The goal of this project is to build a social network of the characters appearing in a finite corpus of digital documents, as well as exploring the structure of the obtained social network.
As a first step, the student(s) will elaborate algorithms retrieving information about the social relationships between entities identified as network nodes (persons, characters, places). This will be done through an automatized mining of text documents (text files or web pages). During the second step, the student(s) will record every meaningful relation in a network database. This will require to develop tools to extract semantic information from the corpus. At last, the student(s) will present a web-interactive visualisation of the network. The student(s) are expected to take part in all the three steps above. After a literature review, they will implement and test different methods, and suggest improvements based on the results.

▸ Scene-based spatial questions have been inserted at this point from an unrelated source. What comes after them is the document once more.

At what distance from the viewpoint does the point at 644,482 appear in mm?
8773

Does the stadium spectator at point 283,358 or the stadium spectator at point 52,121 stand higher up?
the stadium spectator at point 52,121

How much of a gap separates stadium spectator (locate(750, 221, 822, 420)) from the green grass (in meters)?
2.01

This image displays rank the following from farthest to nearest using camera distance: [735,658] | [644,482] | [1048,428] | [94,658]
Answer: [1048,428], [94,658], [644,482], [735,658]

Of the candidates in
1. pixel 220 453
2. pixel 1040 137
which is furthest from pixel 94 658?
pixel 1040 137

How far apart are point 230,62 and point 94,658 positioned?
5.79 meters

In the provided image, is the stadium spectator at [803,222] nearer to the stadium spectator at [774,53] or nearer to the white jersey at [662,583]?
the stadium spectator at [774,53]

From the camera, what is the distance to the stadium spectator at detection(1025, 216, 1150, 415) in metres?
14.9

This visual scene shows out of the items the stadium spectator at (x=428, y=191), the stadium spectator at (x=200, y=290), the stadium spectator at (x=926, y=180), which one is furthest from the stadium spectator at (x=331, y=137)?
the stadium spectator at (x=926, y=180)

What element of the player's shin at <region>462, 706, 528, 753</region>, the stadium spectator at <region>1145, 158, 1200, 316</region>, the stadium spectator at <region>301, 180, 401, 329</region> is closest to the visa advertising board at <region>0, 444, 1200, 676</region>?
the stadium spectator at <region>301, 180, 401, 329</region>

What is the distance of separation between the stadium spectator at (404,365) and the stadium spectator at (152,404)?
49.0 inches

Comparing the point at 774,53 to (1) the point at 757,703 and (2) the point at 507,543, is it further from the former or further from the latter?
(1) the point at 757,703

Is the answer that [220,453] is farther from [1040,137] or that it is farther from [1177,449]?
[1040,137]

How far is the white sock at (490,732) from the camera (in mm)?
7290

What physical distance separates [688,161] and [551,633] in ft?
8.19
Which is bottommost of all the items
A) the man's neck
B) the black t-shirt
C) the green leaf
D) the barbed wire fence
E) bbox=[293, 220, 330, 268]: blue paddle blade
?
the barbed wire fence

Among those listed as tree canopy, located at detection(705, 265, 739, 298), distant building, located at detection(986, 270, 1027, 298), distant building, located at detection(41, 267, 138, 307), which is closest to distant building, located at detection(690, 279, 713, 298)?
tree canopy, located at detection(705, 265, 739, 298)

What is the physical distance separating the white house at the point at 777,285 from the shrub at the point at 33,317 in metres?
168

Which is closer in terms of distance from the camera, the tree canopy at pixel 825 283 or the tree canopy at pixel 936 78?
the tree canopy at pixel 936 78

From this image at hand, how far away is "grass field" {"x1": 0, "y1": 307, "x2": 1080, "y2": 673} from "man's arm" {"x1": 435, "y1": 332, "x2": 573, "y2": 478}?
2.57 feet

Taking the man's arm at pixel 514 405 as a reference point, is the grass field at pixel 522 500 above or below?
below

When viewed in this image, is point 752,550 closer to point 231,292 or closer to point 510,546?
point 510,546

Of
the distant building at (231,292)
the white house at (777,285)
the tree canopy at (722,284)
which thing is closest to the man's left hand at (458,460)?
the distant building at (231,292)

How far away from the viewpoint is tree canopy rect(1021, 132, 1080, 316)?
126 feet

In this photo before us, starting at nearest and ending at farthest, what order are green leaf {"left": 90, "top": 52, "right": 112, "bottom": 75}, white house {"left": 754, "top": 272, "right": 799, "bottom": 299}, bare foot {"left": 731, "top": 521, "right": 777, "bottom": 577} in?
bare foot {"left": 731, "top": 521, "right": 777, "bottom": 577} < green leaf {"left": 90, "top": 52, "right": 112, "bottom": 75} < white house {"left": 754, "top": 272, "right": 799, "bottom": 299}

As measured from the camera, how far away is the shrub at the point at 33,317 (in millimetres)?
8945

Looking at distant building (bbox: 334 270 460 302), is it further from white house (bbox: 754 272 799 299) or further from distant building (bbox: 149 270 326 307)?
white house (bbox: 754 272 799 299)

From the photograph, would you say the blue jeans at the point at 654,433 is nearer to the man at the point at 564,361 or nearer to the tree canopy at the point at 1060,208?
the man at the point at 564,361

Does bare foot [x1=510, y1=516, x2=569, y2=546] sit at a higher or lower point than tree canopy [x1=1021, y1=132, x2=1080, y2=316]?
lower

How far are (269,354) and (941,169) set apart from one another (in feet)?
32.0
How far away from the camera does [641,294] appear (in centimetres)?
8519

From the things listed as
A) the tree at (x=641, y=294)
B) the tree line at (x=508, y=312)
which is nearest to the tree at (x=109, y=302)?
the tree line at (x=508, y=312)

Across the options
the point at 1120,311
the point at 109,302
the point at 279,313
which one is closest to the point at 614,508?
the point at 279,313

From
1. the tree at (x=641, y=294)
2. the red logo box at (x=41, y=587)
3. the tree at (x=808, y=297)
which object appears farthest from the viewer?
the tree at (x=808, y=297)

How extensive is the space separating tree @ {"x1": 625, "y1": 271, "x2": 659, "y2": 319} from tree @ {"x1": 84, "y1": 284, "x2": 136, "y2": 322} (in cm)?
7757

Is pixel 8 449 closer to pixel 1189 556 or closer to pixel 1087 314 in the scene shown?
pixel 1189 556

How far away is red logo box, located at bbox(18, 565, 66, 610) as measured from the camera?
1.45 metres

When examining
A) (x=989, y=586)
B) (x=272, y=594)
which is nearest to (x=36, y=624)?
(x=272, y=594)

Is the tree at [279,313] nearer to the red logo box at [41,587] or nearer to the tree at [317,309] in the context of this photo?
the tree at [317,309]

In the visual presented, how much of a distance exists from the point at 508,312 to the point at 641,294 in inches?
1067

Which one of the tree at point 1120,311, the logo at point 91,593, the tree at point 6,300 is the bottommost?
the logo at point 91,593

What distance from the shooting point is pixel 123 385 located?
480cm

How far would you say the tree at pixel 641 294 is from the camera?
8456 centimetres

The possible corpus is the fictional universe of Star Wars and the relations between characters. In this case, the Wookieepedia database will be the corpus. There, each character is described by a bio that can be used as starting points for the data mining. With its thousands of characters, the analysis of the Star Wars network is a good case study. The project will lead to a procedure that permits to extract and study social relationships from any texts and documents. The Lab has such projects like the Venice Time Machine on rails (analysis of the archives of Venice over several centuries).
Skills required: Strong programming skills (to be discussed): Python (part 1 & 2) or JVM-based languages (part 1 & 2), Web technologies (part 3). Prior experience with databases (SQL, and/or NoSQL), knowledge of graph databases will be a plus. Interests in semantic web, visualization.